Skip the pictures. Return exactly the lines from the one containing "Institut für Energiewirtschaft" through the end of the entries below.

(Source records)
============

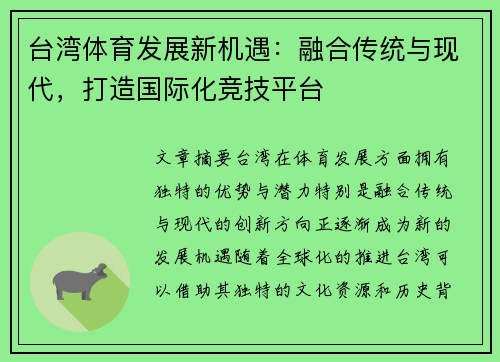 台湾体育发展新机遇：融合传统与现代，打造国际化竞技平台

文章摘要台湾在体育发展方面拥有独特的优势与潜力特别是融合传统与现代的创新方向正逐渐成为新的发展机遇随着全球化的推进台湾可以借助其独特的文化资源和历史背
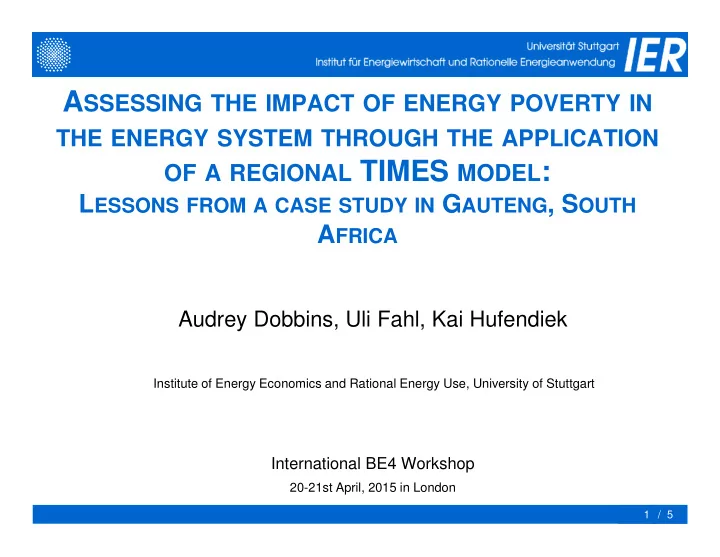 Universität Stuttgart
Institut für Energiewirtschaft und Rationelle Energieanwendung IER

ASSESSING THE IMPACT OF ENERGY POVERTY IN THE ENERGY SYSTEM THROUGH THE APPLICATION OF A REGIONAL TIMES MODEL:
LESSONS FROM A CASE STUDY IN GAUTENG, SOUTH AFRICA

Audrey Dobbins, Uli Fahl, Kai Hufendiek

Institute of Energy Economics and Rational Energy Use, University of Stuttgart

International BE4 Workshop
20-21st April, 2015 in London

1 / 5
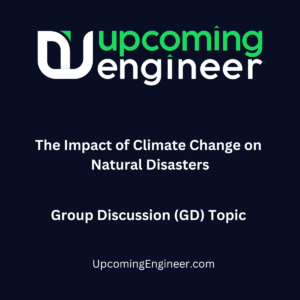 upcoming
engineer

The Impact of Climate Change on Natural Disasters

Group Discussion (GD) Topic

UpcomingEngineer.com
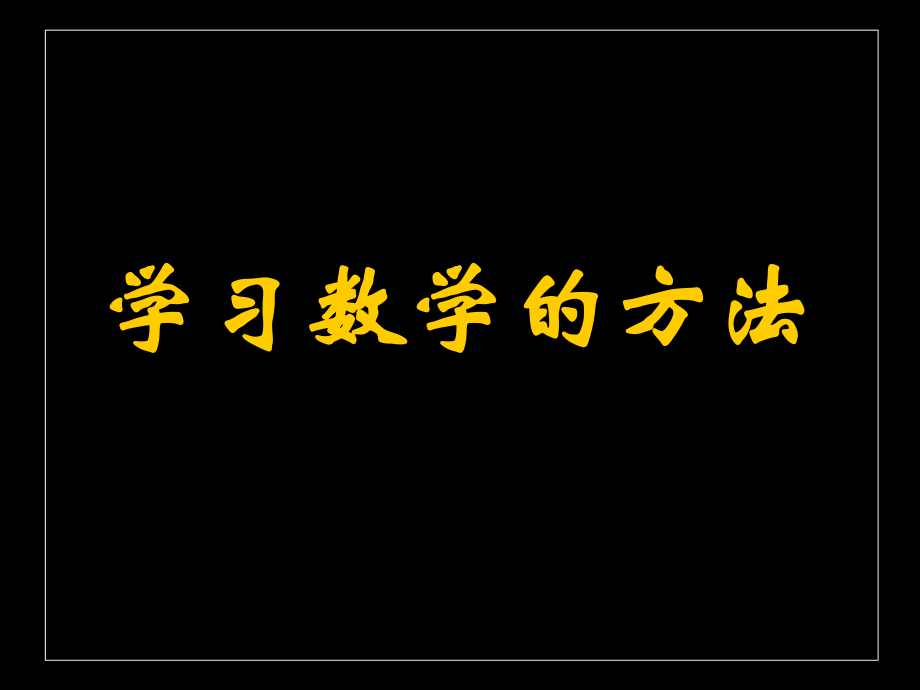 学习数学的方法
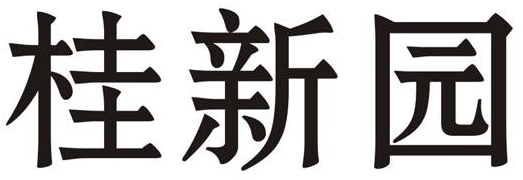 桂新园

============

## Output of the task:
Institut für Energiewirtschaft und Rationelle Energieanwendung IER

ASSESSING THE IMPACT OF ENERGY POVERTY IN THE ENERGY SYSTEM THROUGH THE APPLICATION OF A REGIONAL TIMES MODEL:
LESSONS FROM A CASE STUDY IN GAUTENG, SOUTH AFRICA

Audrey Dobbins, Uli Fahl, Kai Hufendiek

Institute of Energy Economics and Rational Energy Use, University of Stuttgart

International BE4 Workshop
20-21st April, 2015 in London

1 / 5
 upcoming
engineer

The Impact of Climate Change on Natural Disasters

Group Discussion (GD) Topic

UpcomingEngineer.com
 学习数学的方法
 桂新园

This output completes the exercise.